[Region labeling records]
☆ ☆ ☆ ☆ ☆

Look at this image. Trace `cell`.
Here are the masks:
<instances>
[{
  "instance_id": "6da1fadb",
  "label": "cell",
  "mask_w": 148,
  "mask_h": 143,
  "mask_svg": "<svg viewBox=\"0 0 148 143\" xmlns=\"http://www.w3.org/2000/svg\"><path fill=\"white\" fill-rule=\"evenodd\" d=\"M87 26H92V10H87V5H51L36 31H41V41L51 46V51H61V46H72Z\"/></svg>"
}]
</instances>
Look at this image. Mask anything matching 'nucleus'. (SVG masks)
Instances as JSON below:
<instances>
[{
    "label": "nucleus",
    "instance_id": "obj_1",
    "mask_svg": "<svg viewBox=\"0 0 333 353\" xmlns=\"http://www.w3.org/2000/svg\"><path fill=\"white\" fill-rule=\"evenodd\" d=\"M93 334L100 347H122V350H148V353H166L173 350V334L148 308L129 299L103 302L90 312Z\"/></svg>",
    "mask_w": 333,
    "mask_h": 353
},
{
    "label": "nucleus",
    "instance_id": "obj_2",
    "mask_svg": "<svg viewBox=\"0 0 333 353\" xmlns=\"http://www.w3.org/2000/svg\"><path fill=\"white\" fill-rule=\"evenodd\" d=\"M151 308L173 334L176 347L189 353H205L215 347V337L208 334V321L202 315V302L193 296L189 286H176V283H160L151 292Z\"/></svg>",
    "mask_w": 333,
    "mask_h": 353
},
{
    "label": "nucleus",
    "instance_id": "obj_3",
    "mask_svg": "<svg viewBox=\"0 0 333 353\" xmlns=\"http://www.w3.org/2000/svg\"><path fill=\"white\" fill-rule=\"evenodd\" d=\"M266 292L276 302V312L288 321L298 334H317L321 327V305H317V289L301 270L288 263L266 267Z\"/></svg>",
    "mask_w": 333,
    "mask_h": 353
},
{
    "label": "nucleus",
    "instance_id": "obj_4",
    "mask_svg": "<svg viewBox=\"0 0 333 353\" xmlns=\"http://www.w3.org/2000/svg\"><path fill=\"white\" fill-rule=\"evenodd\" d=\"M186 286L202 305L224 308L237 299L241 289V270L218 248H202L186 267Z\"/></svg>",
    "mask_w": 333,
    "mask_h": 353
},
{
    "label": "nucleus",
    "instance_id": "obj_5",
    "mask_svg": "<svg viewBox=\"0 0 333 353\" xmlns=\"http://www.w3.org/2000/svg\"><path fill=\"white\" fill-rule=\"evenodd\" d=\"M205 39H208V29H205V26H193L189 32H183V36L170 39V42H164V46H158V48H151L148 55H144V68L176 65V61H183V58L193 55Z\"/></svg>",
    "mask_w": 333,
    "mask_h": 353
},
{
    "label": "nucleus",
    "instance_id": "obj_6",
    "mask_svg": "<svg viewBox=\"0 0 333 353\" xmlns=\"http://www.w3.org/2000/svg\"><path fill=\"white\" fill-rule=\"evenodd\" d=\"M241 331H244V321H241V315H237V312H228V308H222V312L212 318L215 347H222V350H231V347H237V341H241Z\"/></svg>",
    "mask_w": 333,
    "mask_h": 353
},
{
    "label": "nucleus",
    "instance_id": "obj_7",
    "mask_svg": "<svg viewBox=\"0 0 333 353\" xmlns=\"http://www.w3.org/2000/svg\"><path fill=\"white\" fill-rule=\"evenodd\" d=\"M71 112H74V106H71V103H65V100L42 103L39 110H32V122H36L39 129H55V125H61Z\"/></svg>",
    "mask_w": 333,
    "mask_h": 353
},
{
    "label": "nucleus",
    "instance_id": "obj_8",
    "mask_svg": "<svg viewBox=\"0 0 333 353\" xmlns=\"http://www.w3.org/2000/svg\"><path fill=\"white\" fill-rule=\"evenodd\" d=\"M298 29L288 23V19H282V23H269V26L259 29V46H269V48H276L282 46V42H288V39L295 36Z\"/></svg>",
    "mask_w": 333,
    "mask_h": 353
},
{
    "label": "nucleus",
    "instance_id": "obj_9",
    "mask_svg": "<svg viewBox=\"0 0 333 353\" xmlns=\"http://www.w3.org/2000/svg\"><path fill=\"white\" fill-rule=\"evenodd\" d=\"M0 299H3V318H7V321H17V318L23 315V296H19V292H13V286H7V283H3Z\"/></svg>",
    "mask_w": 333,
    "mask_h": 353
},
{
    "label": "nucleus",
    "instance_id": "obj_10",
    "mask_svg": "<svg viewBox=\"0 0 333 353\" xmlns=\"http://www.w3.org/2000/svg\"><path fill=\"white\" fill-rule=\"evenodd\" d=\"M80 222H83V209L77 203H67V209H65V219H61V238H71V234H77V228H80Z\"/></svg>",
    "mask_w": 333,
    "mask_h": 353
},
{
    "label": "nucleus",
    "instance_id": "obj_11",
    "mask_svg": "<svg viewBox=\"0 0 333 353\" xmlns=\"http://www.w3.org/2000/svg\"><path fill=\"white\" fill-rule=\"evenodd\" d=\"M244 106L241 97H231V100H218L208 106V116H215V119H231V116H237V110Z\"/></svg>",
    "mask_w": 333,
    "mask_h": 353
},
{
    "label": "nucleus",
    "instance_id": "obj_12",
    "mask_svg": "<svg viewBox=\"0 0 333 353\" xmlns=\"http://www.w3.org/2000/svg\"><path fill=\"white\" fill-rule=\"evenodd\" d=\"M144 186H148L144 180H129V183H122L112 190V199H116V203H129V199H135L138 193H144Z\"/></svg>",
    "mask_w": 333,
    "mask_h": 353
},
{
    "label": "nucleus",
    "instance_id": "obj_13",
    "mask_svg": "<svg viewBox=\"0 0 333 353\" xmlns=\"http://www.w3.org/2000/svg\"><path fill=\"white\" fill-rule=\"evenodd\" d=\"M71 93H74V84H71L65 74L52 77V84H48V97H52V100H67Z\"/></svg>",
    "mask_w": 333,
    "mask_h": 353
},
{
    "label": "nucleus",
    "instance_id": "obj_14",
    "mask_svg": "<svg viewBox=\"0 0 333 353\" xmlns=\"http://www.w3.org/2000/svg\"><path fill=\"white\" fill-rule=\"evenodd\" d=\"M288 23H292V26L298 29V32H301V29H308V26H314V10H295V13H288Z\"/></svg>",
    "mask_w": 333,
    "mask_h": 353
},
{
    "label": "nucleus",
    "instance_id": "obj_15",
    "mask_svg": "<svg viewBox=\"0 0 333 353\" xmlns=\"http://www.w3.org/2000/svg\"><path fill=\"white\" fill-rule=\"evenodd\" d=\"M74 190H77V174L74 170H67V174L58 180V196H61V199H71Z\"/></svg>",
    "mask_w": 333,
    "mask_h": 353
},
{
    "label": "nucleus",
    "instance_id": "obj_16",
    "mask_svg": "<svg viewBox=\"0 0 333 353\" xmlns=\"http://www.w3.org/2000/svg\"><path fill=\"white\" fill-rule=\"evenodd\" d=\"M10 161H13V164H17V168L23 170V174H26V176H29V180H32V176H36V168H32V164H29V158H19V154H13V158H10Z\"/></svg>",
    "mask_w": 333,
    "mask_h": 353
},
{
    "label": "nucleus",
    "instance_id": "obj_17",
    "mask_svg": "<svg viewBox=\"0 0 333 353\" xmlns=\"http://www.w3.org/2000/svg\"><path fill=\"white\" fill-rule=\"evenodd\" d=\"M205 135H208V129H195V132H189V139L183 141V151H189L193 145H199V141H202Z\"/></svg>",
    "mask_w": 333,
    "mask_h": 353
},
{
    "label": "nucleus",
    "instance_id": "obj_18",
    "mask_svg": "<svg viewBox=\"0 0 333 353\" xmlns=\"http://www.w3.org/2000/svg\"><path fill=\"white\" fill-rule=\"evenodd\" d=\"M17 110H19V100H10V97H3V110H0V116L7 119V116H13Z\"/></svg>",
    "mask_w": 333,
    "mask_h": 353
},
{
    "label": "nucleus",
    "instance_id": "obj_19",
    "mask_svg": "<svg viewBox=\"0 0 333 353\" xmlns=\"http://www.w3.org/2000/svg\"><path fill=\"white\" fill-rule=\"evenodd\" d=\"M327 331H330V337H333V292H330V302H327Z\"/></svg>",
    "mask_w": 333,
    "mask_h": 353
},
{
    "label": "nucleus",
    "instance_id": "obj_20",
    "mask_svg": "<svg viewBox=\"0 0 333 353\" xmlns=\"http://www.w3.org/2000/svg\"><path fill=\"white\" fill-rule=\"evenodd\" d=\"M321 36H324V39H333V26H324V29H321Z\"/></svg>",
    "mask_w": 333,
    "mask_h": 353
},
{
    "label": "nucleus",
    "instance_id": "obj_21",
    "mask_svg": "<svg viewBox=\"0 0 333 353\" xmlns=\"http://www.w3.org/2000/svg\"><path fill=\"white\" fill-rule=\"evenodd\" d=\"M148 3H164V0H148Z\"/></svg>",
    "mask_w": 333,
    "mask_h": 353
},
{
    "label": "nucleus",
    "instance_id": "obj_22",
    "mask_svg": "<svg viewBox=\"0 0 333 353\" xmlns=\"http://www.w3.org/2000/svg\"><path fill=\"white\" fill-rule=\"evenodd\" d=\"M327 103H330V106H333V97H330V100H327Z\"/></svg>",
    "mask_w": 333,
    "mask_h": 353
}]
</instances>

☆ ☆ ☆ ☆ ☆

#### [Exercise brief]
Reproduce the records verbatim from their first line through the line that contains "334L100 347H122V350H148V353H166L173 350V334L148", including that line.

#### [In response]
Look at this image. Trace `cell`.
Here are the masks:
<instances>
[{
  "instance_id": "6da1fadb",
  "label": "cell",
  "mask_w": 148,
  "mask_h": 143,
  "mask_svg": "<svg viewBox=\"0 0 148 143\" xmlns=\"http://www.w3.org/2000/svg\"><path fill=\"white\" fill-rule=\"evenodd\" d=\"M87 26H92V10H87V5H51L36 31H41V41L51 46V51H61V46H72Z\"/></svg>"
}]
</instances>
Look at this image. Mask anything matching 'nucleus'. (SVG masks)
Instances as JSON below:
<instances>
[{
    "label": "nucleus",
    "instance_id": "obj_1",
    "mask_svg": "<svg viewBox=\"0 0 333 353\" xmlns=\"http://www.w3.org/2000/svg\"><path fill=\"white\" fill-rule=\"evenodd\" d=\"M93 334L100 347H122V350H148V353H166L173 350V334L148 308L129 299L103 302L90 312Z\"/></svg>",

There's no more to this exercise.